──────── Excerpt to read ────────
The Go-Away Bird and Other Stories
- First edition
- Author: Muriel Spark
- Original title: The Go-Away Bird with Other Stories
- Cover artist: Victor Reinganum
- Language: English
- Publisher: Macmillan (UK) Lippincott (US)
- Publication date: 1958 (UK), 1960 (US)
- Publication place: United Kingdom
- Media type: Print
- Pages: 215

= The Go-Away Bird and Other Stories =

Short story collection by Scottish author Muriel Spark

The Go-Away Bird and Other Stories is the first short story collection by Scottish author Muriel Spark, first published in 1958 by Macmillan in the UK and in 1960 by Lippincott in the US.

==Contents==
It contains 11 stories :-
- "The Black Madonna" - Set in a new town near Liverpool, Roman Catholic couple Raymond and Lou see a lot of two Jamaican black friends, Henry and Oxford. A Black Madonna carved from bog oak in their local church becomes associated with several miracles. Childless Raymond and Lou decide to pray to it. Soon after Lou falls pregnant, they are both shocked to find the baby is black. Raymond accuses Lou of having an affair with Henry or Oxford. The couple don't believe it can be theirs and they take it up for adoption.
────────
Required actions.
**A)** Summarize the entry on The Go-Away Bird and Other Stories in two sentences.
**B)** In the entry on The Go-Away Bird and Other Stories, what material is the Black Madonna in the local church carved from?
──────── Supplied data ────────
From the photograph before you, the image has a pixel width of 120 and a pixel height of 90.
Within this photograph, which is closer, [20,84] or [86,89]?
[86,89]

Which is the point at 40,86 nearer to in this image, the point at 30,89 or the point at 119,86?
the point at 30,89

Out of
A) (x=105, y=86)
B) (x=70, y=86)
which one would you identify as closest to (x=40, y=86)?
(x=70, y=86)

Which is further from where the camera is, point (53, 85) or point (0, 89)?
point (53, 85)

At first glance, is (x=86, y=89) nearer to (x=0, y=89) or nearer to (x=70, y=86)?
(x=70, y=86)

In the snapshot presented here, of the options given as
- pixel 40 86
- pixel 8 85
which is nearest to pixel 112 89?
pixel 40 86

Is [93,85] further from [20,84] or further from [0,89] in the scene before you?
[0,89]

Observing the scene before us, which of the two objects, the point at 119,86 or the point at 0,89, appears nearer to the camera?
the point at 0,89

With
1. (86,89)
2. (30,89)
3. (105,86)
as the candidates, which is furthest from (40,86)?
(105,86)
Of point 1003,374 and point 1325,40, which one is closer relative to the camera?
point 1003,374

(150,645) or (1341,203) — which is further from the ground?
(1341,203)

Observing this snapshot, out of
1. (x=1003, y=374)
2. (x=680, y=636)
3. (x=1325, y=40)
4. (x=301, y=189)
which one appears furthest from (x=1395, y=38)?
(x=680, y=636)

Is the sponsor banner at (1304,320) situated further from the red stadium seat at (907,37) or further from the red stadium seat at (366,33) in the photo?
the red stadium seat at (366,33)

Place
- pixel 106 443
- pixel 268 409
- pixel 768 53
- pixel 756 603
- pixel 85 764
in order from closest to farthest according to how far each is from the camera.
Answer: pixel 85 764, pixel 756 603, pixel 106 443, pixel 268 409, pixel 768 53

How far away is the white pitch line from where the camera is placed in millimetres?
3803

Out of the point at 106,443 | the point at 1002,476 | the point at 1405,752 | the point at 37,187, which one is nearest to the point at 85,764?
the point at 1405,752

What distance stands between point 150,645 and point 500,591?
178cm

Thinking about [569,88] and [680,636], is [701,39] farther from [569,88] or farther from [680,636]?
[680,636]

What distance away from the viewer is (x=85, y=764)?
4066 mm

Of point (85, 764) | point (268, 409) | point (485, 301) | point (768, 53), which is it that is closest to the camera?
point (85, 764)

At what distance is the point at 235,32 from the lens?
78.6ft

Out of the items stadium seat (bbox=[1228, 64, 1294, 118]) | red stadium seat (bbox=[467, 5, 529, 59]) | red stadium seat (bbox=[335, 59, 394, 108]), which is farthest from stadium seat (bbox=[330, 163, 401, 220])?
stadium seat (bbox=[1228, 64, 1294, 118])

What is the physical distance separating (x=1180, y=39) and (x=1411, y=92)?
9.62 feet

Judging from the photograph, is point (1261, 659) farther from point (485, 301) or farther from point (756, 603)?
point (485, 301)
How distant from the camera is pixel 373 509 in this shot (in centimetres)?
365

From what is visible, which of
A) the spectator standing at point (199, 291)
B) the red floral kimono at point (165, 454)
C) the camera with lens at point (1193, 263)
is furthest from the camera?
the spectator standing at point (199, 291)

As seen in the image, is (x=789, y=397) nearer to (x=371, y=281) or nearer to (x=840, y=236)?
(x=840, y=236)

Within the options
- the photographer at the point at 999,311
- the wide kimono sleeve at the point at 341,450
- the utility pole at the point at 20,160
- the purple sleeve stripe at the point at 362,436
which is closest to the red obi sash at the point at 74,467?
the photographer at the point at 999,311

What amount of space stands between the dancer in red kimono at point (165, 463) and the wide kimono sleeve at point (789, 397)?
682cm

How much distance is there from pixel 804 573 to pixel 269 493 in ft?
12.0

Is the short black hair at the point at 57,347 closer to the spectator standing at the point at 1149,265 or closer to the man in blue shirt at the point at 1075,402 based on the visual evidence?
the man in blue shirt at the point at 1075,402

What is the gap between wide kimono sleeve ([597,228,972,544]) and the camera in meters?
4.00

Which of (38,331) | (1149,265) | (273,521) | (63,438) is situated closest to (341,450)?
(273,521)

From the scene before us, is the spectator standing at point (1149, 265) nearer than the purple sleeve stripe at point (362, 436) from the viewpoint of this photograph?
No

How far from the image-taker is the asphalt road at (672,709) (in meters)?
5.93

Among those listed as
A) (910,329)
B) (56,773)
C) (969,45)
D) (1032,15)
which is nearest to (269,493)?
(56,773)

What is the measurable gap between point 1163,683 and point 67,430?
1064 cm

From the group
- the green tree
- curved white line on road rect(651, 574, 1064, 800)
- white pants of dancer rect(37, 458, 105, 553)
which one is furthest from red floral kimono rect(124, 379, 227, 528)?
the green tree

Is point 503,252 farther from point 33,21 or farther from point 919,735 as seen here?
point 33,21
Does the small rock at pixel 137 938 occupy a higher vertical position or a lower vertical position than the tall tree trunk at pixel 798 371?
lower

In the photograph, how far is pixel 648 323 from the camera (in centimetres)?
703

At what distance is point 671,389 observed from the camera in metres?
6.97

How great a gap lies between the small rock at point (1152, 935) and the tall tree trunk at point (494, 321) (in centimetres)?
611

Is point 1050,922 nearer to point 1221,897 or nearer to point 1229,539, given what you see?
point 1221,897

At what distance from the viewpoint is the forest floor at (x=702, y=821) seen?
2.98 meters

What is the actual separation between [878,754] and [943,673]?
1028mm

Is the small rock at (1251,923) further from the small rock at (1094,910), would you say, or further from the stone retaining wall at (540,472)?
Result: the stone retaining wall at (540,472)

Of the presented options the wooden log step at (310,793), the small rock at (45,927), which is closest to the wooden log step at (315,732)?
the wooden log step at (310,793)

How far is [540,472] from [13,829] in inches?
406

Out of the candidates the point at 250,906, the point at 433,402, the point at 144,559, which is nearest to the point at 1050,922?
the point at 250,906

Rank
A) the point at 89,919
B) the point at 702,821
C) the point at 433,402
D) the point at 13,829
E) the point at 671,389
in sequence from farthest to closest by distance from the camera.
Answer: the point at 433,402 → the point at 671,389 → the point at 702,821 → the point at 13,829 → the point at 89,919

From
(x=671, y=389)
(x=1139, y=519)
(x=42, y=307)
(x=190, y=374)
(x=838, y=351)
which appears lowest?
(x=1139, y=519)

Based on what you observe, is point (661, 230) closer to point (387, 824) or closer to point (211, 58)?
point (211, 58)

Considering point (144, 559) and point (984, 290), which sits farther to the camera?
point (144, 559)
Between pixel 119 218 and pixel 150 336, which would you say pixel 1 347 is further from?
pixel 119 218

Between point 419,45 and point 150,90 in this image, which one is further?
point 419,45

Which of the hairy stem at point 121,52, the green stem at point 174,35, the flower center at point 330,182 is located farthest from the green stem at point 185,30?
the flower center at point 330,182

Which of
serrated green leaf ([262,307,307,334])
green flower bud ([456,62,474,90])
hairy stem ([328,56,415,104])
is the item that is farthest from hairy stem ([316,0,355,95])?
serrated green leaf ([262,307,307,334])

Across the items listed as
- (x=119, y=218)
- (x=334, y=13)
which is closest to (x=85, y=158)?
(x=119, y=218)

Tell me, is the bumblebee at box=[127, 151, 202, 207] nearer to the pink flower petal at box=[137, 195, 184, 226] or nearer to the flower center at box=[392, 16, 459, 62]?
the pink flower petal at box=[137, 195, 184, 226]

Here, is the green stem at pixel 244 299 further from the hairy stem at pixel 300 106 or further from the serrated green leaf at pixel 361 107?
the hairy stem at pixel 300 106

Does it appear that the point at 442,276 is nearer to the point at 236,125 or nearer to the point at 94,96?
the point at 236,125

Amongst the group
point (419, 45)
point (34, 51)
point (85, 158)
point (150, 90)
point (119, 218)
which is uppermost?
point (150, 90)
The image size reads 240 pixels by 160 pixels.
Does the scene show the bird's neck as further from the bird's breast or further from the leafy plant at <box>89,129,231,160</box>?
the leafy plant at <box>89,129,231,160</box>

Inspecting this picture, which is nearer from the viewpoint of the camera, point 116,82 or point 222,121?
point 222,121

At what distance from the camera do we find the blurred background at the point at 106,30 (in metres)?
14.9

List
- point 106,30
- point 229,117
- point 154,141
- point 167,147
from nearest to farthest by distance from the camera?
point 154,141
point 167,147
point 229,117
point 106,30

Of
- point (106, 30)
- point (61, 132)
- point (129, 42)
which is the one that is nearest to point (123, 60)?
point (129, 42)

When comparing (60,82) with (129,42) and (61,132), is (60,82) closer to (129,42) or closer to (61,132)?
────────
Written answers.
**A)** The Go-Away Bird and Other Stories is Scottish author Muriel Spark's first short story collection, published by Macmillan in the UK in 1958 and by Lippincott in the US in 1960. One of its 11 stories, "The Black Madonna," follows a childless Roman Catholic couple in a new town near Liverpool who pray to a Black Madonna in their church and then cannot believe that the black baby Lou gives birth to is theirs.

**B)** Bog oak.